══ TEXTO FORNECIDO

As lágrimas amargas de mulheres camponesas sobre o deserto de papel da Aracruz

Por Eliana Rolemberg*

O direito à propriedade, que a torna privada, não pode ser sacralizado! O direito à propriedade não pode, assim, sobrepujar qualquer de todos os direitos que integram, indissociavelmente, o direito à Vida! O Direito à Vida, sim, é sagrado! Deve ser fruto cultivado com zelo. Deve merecer nosso maior cuidado! A Vida e os bens que devem servi-la não podem ser vistos como meras mercadorias – água, terra, céu e mar são dádivas divinas para gozo de todas as pessoas deste vasto mundo! A propriedade privada, nicho onde muitos produzem e poucos se apropriam da riqueza, às custas de suor, sofrimento, dor, lágrimas e sangue de quem é espoliado, não é sagrada, deve à coletividade uma função social que a torna aceitável pelo conjunto das pessoas comuns.

O que se assiste, mais uma vez, é a aguerrida defesa do direito à propriedade por parte dos detentores das riquezas e do poder, que como sempre se servem daqueles que os servem com presteza – quadros do Estado (do Executivo, do Judiciário, do Legislativo, do Ministério Público) e da chamada grande imprensa, parte dos considerados formadores de opinião… e os funcionários e capatazes do grande capital: um verdadeiro aparelho produtor e reprodutor desse atual modo de vida fundado na opressão e exploração. O mesmo aparelho que, com gananciosa mestria, faz com que se veja com antipatia as ocupações dos sem-terra, no campo, e dos sem-teto, nas cidades. Mesmo que muitos imóveis, no campo e na cidade, sejam mantidos improdutivos ou desocupados, sob propriedade, por mera especulação imobiliária – uma das manifestações mais perversas da afeição pela propriedade privada.

Parece razoável acreditar que essa exacerbada afeição à propriedade privada – propriedade que a maioria absoluta da população não possui, mas por razões histórico-culturais almeja, advenha da profunda confusão entre o público e o privado que permeia nossa sociedade, e que permite, por exemplo, que a Aracruz Celulose invada e se apodere de imensas extensões territoriais para plantar eucalipto, implantando seus desertos verdes, enquanto expulsa populações tradicionais inteiras de seus imemoriais territórios. Povos indígenas, quilombolas, pequenos agricultores, trabalhadores cooperativados são agredidos, mortos ou expulsos, com violência, de suas terras onde cultivam alimento e manejam, equilibradamente, recursos naturais, para, em seus lugares, grandes empresas implantarem suas monoculturas para exportação, seus desertos de cores enganadoras, miragens e quimeras que escondem seus cemitérios de futuros.

════
══ MATERIAL FORNECIDO

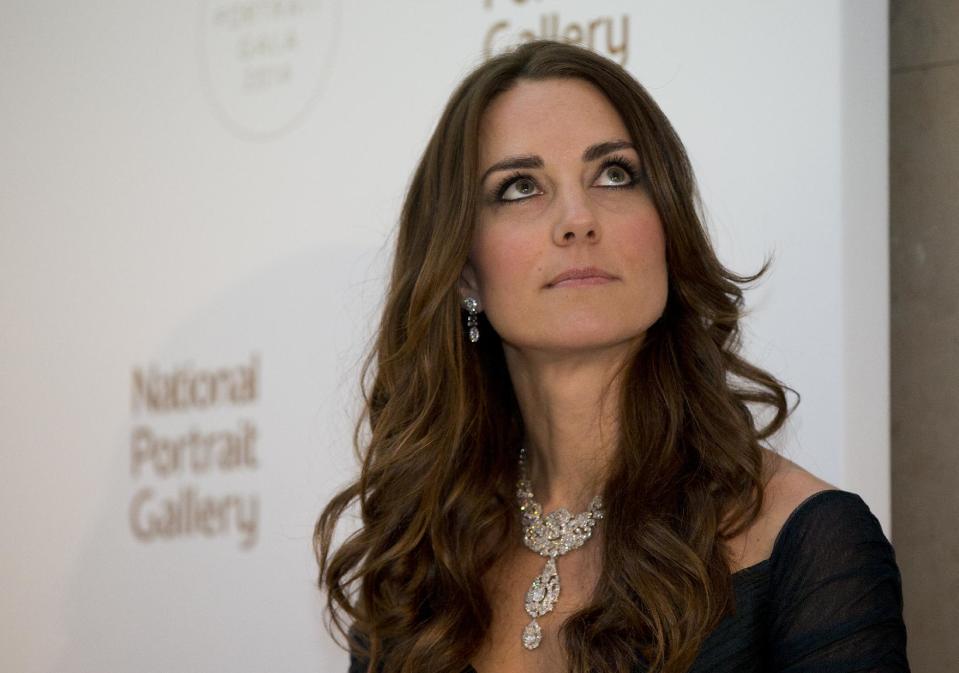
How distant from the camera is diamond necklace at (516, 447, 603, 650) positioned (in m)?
2.14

════

§ **ENUNCIADO DA TAREFA**
Transcreva, do texto fornecido, o trecho que começa pelas palavras que contêm "As lágrimas amargas" e termina em "das pessoas comuns.". As linhas acima não guardam relação alguma com o texto fornecido.

§ **RESPOSTA CORRETA**
As lágrimas amargas de mulheres camponesas sobre o deserto de papel da Aracruz

Por Eliana Rolemberg*

O direito à propriedade, que a torna privada, não pode ser sacralizado! O direito à propriedade não pode, assim, sobrepujar qualquer de todos os direitos que integram, indissociavelmente, o direito à Vida! O Direito à Vida, sim, é sagrado! Deve ser fruto cultivado com zelo. Deve merecer nosso maior cuidado! A Vida e os bens que devem servi-la não podem ser vistos como meras mercadorias – água, terra, céu e mar são dádivas divinas para gozo de todas as pessoas deste vasto mundo! A propriedade privada, nicho onde muitos produzem e poucos se apropriam da riqueza, às custas de suor, sofrimento, dor, lágrimas e sangue de quem é espoliado, não é sagrada, deve à coletividade uma função social que a torna aceitável pelo conjunto das pessoas comuns.